Another great episode of EMS Office Hours accompanied my workout today, and of course it stimulated some thoughts. Here are some of them:
First, more isn’t always better. I know some people who love the AutoPulse, but they have no idea how many patients walk out of the hospital after having it put on.
Josh mentioned the disconnect between EMS managers and street-level providers. It seems like we promote people who don’t want to take care of patients anymore and/or are hungry for power. That’s a bad combination. In the ED’s I see the big shot doctors and nurses, who have their own offices and are quoted on the news, occasionally perform the roles of regular staff members. They seem to enjoy treating patients, so I don’t know where our disconnect is.
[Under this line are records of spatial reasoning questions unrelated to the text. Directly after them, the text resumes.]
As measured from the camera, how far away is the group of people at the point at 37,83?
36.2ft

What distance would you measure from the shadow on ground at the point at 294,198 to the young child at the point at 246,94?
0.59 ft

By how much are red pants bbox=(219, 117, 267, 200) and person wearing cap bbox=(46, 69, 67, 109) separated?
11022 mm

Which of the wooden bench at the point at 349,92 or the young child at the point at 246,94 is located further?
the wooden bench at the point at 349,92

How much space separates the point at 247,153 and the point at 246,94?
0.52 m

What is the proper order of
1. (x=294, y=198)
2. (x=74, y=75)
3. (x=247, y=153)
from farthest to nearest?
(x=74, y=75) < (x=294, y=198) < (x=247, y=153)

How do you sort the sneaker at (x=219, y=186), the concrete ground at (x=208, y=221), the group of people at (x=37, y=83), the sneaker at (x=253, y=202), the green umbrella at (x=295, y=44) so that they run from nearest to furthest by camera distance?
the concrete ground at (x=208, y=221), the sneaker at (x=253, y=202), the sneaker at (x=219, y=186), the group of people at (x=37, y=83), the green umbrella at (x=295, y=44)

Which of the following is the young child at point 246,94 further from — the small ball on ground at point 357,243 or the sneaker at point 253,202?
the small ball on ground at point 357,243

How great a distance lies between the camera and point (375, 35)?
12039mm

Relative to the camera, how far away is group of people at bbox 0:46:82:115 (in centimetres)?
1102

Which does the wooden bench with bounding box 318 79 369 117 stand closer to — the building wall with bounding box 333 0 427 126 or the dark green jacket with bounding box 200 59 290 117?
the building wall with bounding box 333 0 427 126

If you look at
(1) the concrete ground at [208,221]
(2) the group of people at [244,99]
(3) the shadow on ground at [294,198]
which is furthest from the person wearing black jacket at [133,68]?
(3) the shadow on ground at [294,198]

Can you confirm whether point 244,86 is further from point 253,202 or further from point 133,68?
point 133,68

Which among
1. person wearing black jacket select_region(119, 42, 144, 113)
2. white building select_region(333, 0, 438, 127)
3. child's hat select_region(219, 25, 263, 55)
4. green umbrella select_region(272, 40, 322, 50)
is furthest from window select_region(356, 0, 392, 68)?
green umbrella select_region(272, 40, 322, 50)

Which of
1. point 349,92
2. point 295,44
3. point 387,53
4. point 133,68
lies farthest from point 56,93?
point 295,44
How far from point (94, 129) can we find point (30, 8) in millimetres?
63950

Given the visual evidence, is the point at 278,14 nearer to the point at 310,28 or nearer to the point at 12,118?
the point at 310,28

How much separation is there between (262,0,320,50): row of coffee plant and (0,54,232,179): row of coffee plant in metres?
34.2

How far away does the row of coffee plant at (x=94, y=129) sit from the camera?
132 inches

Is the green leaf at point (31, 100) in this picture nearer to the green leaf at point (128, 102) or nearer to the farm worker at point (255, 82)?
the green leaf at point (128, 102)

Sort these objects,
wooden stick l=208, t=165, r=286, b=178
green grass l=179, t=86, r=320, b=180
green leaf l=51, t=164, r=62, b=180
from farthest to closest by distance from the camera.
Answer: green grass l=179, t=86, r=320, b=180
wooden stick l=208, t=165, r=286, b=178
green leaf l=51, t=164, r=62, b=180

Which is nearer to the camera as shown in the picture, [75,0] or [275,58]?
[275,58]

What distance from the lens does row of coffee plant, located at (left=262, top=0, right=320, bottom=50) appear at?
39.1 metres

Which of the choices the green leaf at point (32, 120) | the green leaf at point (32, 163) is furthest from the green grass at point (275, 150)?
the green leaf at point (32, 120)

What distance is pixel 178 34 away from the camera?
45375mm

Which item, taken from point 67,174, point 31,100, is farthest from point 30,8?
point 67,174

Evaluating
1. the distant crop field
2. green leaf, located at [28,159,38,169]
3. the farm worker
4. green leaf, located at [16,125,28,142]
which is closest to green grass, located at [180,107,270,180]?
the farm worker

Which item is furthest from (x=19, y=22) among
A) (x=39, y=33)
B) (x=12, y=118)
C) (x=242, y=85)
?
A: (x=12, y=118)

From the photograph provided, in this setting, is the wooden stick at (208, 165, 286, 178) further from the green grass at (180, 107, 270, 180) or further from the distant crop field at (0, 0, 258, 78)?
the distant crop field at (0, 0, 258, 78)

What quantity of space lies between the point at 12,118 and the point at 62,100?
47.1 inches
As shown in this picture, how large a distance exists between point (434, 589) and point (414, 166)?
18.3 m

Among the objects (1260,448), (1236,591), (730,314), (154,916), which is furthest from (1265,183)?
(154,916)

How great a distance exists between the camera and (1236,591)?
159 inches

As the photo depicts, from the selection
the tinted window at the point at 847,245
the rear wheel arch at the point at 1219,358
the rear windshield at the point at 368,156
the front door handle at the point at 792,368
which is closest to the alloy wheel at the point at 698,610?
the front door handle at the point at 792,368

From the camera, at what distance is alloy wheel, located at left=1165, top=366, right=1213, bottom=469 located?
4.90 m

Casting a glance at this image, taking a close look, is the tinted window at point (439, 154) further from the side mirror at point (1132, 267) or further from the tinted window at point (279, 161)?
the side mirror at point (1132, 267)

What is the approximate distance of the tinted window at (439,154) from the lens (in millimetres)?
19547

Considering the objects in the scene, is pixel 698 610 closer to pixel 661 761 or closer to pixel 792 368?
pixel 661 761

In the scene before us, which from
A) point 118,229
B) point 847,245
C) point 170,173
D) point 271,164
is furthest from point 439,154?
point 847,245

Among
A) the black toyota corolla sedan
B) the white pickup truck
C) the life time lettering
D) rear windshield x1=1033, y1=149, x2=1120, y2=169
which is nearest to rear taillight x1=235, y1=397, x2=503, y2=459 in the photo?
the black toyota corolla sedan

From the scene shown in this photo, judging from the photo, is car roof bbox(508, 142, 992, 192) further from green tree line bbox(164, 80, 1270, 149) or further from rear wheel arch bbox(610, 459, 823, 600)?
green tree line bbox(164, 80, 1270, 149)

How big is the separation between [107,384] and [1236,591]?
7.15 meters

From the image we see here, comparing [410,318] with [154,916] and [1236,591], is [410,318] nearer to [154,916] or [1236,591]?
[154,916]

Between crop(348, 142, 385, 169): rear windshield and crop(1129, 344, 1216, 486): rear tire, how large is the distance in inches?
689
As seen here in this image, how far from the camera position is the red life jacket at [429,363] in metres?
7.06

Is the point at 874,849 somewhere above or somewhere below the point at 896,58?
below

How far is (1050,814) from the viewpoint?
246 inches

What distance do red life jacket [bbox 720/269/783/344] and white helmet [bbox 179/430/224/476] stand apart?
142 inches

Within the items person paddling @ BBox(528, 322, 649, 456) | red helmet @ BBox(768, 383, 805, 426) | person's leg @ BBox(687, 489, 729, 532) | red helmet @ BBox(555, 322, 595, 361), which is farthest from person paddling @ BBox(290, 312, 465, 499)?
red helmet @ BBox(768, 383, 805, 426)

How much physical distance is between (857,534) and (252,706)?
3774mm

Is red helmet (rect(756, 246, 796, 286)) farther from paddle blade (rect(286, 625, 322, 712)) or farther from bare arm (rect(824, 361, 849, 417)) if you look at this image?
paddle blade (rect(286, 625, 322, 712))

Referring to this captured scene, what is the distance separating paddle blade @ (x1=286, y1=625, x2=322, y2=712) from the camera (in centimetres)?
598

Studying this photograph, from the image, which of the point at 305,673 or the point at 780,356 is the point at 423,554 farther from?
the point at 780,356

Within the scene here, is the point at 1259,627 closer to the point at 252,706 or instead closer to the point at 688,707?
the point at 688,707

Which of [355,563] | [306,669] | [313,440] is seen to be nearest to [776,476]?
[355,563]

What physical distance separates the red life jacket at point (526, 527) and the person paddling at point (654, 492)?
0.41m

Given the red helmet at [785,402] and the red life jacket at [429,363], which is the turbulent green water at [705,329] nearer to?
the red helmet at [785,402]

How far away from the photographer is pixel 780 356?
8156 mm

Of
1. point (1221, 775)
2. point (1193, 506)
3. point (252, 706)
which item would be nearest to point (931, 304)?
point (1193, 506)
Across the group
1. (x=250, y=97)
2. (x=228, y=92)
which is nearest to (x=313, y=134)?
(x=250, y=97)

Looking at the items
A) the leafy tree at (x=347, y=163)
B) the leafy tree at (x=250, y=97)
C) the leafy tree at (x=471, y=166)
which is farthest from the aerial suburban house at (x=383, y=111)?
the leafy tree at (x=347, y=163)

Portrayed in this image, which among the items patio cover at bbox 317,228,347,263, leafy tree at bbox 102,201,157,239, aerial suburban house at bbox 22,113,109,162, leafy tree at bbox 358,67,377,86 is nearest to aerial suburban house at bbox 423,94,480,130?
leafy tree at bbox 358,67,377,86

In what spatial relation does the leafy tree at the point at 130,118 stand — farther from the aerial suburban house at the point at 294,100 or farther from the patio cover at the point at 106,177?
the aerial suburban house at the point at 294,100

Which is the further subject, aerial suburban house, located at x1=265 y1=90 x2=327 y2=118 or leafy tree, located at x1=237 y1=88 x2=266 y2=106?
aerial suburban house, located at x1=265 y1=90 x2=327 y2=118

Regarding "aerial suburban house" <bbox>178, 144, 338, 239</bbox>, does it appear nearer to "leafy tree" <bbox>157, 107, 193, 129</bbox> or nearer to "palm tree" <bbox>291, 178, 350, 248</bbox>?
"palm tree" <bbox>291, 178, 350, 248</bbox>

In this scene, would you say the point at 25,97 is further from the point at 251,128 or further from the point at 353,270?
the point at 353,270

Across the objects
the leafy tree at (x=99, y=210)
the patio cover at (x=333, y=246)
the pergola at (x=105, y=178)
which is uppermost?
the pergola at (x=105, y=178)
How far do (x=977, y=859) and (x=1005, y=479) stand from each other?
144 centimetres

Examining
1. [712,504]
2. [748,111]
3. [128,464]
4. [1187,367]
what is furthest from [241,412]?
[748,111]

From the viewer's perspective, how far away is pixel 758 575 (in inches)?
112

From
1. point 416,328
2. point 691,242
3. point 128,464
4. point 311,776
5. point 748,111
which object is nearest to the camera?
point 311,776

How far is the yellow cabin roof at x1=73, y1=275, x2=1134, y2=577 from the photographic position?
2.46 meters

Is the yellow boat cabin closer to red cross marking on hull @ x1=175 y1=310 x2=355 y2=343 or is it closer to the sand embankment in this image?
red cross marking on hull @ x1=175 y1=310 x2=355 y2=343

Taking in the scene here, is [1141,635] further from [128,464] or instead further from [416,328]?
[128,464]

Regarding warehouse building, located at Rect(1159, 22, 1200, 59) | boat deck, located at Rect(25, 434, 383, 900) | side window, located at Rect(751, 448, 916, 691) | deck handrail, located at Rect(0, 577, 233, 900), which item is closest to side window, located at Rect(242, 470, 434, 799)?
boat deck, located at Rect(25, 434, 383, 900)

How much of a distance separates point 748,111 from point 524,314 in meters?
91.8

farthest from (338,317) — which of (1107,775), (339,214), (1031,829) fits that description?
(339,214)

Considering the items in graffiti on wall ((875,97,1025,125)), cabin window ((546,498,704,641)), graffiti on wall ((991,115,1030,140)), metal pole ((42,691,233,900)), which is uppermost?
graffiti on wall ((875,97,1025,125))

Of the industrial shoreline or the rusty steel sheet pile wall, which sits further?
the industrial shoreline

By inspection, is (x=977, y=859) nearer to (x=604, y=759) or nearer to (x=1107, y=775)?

Finally, much of the discussion was based on the different treatment available in different communities. In 2008, the Eagles published a paper outlining some performance benchmarks. Some of the highlights include:
If a pulmonary edema patient does not get CPAP and NTG, their EMS system failed.
If a NRB and BVM are all that’s available for a patient with bronchospasm, their system failed.
If a STEMI patient does not get a 12-lead ECG, ASA, and direct transport to a PCI center, even if they did not tell the dispatcher they were having chest pain, their system failed.
If a patient seizes all the way to the hospital without getting a benzo, their EMS system failed.
This does not cover everything, and the Eagles acknowledge that, but it’s a start. Now is the time for us to educate the public about what is available from their EMS system, to demand that systems measure how often that treatment is delivered – and not delivered- when it should be, and to publish the differences between systems. Knowing what to measure, and being transparent about it, is the key to fixing this mess we’re in.
Another fine job guys, well worth the listen here.